Huber loss combines the strengths of L2 (smooth gradients, fast convergence near the optimum) and L1 (bounded gradient for large errors). For residuals smaller than the threshold \(\delta\), the gradient is proportional to the residual (L2 behaviour). For large residuals — outliers — the gradient is capped at \(\pm\delta\), preventing a few extreme values from dominating model updates. This makes the model less sensitive to outlier properties in real estate, anomalous demand values, or data entry errors.

How do I choose the alpha (delta) parameter for Huber loss? #

alpha in LightGBM corresponds to \(\delta\) in the Huber formula. It defines the boundary between quadratic and linear penalty:

  • Large alpha (close to 1): most residuals treated as L2 — less robust but lower bias when outliers are rare.
  • Small alpha (close to 0): almost all residuals treated as L1 — very robust but slower convergence.

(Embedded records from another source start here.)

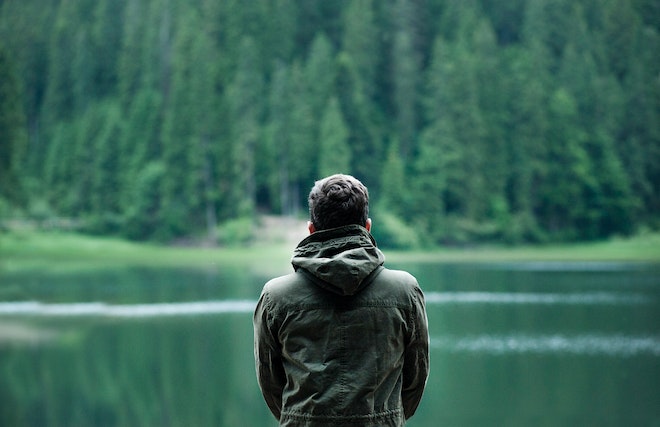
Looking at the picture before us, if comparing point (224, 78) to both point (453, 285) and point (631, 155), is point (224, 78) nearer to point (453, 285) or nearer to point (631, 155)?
point (631, 155)

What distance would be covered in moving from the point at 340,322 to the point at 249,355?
1404 centimetres

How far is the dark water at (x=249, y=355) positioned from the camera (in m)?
12.2

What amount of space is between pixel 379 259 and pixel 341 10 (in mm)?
49219

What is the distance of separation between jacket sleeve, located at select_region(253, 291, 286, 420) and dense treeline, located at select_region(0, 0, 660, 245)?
36.4 meters

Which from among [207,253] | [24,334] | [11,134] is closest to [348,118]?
[207,253]

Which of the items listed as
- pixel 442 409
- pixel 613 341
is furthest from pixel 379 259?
pixel 613 341

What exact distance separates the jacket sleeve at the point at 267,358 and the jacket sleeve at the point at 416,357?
0.30 meters

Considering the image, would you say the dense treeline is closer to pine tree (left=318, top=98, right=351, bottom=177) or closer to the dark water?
pine tree (left=318, top=98, right=351, bottom=177)

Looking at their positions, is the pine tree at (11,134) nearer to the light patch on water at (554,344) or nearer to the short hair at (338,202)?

A practical approach: start with alpha=0.9, then reduce if large errors dominate your validation metrics (e.g., RMSE much larger than MAE). Cross-validate over a grid of values and select based on the metric that matches your business objective.

When should I choose LightGBM over XGBoost or CatBoost? #

LightGBMXGBoostCatBoost
Speed (large data)FastestModerateModerate
Categorical featuresNative (set categorical_feature)Requires encodingBest native support
Leaf-wise growthYesNo (level-wise)No (symmetric trees)
GPU trainingYesYesYes
Overfitting riskHigher with small dataLowerLower

Use LightGBM for large tabular datasets where speed matters. Use CatBoost when you have many high-cardinality categorical features. XGBoost is a reliable all-rounder with mature tooling.

Can LightGBM handle missing values natively? #

Yes. LightGBM can handle NaN values without imputation. During training it learns the optimal direction to send missing values at each split (either left or right child), treating missingness as its own signal. This is useful for real-world datasets where missingness is informative (e.g., a missing price history may indicate a new listing).